== Trecho do texto

Nesta edição temos a honra de contar com a contribuição de uma pessoa que eu admiro muito, desde que comecei a ouvir o Hispters.tech. Com vocês, Roberta Arcoverde!
Conte um pouco sobre sua posição atual. Qual é o seu título e que tipo de trabalho você faz geralmente?
Hoje sou Diretora de Engenharia na Stack Overflow. Gerencio diretamente desenvolvedores no time do Stack Overflow for Teams - onde anteriormente atuava como Staff Engineer e Tech Lead. É um trabalho tanto estratégico quanto tático: sou responsável por revisar e orientar nossa arquitetura, propor novos processos pra aumentar a produtividade do time, coordenar trabalho com outros times e gerenciar as carreiras dos desenvolvedores.
Que tipo de impacto você sente que mais gera na sua posição atual? E como isso é diferente em relação a sua posição anterior?
Estar na mesa de discussão com outras lideranças da empresa certamente me abre hoje muito mais oportunidades de impactar o futuro da organização do que quando era desenvolvedora. Mesmo como Tech Lead, muitas vezes minhas ideias e influência estava limitada a atividades - e pessoas - mais próximas, com menor impacto estratégico. Por exemplo, como diretora hoje eu tenho autonomia pra criar times temporários quando preciso lidar com um problema urgente (a migração pra .NET6 foi um exemplo recente). Como Tech Lead, o máximo que conseguiria fazer é escalar o problema pra meu gestor, torcendo pra que ele concordasse com minha avaliação de urgência.
Qual é o percentual de trabalho entre código e liderança que você desempenha hoje? 50/50? Passa mais tempo trabalhando com tecnologia/codando ou mais tempo liderando pessoas?
Eu acredito fortemente que gestores devem continuar programando, especialmente no primeiro nível de gestão, quando ainda se gerencia desenvolvedores diretamente. Claro que à medida em que se progride na carreira, o tempo pra programar fica mais escasso; mas manter-se tecnicamente apto ainda é, em minha opinião, extremamente importante em qualquer cargo de liderança de engenharia. Hoje eu programo menos do que gostaria, em torno de 10% do meu tempo. Porém, como era desenvolvedora no time que hoje gerencio, ainda tenho profundo conhecimento e entendimento dos sistemas. Tenho priorizado revisar código e pull requests, mais como mentora ou revisora secundária. Entretanto, meu foco principal é na liderança das pessoas e do time de forma geral.

====
== Registros do conjunto

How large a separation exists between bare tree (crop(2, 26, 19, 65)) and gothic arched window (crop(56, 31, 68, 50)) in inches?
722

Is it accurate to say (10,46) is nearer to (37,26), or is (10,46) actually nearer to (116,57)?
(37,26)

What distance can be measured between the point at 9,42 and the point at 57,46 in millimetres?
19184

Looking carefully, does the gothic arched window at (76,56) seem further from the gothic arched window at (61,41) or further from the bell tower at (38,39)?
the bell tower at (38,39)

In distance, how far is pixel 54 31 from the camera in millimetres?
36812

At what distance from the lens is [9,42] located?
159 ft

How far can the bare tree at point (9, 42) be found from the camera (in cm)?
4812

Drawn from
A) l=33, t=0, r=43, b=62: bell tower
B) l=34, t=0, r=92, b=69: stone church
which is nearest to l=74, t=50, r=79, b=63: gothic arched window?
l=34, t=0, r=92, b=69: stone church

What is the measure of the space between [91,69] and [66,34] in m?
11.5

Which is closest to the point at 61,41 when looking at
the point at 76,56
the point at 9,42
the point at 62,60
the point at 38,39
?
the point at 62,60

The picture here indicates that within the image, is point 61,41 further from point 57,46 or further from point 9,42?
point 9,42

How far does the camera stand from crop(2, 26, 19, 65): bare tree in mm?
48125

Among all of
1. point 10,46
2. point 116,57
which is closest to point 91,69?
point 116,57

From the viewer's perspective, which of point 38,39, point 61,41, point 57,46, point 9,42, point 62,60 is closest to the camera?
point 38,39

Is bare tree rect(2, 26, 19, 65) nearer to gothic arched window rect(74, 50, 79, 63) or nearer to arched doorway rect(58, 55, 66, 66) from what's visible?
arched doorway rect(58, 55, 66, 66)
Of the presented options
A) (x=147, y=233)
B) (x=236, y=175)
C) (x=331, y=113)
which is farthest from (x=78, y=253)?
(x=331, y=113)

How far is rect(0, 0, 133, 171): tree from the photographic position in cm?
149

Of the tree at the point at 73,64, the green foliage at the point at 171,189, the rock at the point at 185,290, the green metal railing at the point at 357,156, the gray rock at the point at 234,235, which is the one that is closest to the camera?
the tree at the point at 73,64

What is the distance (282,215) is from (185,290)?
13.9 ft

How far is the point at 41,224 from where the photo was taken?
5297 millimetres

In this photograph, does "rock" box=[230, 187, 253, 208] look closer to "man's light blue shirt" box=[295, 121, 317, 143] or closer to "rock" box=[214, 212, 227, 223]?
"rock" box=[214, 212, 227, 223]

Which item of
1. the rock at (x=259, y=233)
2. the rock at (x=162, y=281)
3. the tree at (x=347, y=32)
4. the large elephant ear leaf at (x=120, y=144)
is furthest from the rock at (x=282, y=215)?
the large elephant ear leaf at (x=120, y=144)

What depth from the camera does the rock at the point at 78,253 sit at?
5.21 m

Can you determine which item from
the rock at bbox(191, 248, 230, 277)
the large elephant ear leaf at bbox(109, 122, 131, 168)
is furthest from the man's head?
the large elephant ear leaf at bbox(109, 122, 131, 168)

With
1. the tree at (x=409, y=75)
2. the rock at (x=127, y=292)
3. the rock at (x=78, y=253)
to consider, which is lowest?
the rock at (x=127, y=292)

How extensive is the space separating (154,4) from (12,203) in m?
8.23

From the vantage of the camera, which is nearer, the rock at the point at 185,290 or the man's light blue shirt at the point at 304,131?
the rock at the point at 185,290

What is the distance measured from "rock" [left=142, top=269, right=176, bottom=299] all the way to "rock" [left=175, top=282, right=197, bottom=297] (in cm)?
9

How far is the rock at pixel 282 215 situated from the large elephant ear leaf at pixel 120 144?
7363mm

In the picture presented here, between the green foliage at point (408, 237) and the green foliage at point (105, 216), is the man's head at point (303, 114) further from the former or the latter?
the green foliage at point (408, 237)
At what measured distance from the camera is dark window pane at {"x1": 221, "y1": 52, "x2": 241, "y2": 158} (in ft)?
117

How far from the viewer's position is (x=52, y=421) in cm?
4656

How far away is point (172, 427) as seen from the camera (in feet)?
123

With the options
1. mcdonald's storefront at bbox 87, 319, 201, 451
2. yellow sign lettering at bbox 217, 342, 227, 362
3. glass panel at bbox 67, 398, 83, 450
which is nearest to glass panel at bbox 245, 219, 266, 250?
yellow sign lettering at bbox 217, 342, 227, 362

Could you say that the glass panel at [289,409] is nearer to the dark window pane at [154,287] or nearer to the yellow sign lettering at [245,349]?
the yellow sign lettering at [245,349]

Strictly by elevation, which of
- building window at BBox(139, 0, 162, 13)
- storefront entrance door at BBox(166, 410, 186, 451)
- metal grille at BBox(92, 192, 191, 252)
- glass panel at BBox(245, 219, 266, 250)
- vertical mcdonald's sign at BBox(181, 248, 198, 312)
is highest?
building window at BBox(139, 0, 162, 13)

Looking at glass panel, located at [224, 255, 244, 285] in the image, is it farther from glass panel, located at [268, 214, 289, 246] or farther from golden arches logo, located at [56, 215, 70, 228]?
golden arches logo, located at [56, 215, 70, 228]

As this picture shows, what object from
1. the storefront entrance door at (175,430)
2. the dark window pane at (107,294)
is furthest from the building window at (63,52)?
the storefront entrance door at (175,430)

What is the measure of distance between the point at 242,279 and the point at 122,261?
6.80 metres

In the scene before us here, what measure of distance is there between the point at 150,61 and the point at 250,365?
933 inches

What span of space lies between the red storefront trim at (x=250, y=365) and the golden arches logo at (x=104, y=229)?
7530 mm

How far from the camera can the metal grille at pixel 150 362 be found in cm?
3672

====

▸ **Tarefas e exercícios**
1) Segundo a entrevista, por que a diretora ainda conhece a fundo os sistemas, apesar de programar só cerca de 10% do tempo? Responda em uma a três frases.
2) Transcreva da entrevista o trecho que vai de "Estar na mesa" até "avaliação de urgência.", inclusive.
Os registros não têm relação com a entrevista.

▸ **Gabarito**
1) Porque ela era desenvolvedora no time que hoje gerencia. Por isso ainda tem profundo conhecimento e entendimento dos sistemas.

2)
Estar na mesa de discussão com outras lideranças da empresa certamente me abre hoje muito mais oportunidades de impactar o futuro da organização do que quando era desenvolvedora. Mesmo como Tech Lead, muitas vezes minhas ideias e influência estava limitada a atividades - e pessoas - mais próximas, com menor impacto estratégico. Por exemplo, como diretora hoje eu tenho autonomia pra criar times temporários quando preciso lidar com um problema urgente (a migração pra .NET6 foi um exemplo recente). Como Tech Lead, o máximo que conseguiria fazer é escalar o problema pra meu gestor, torcendo pra que ele concordasse com minha avaliação de urgência.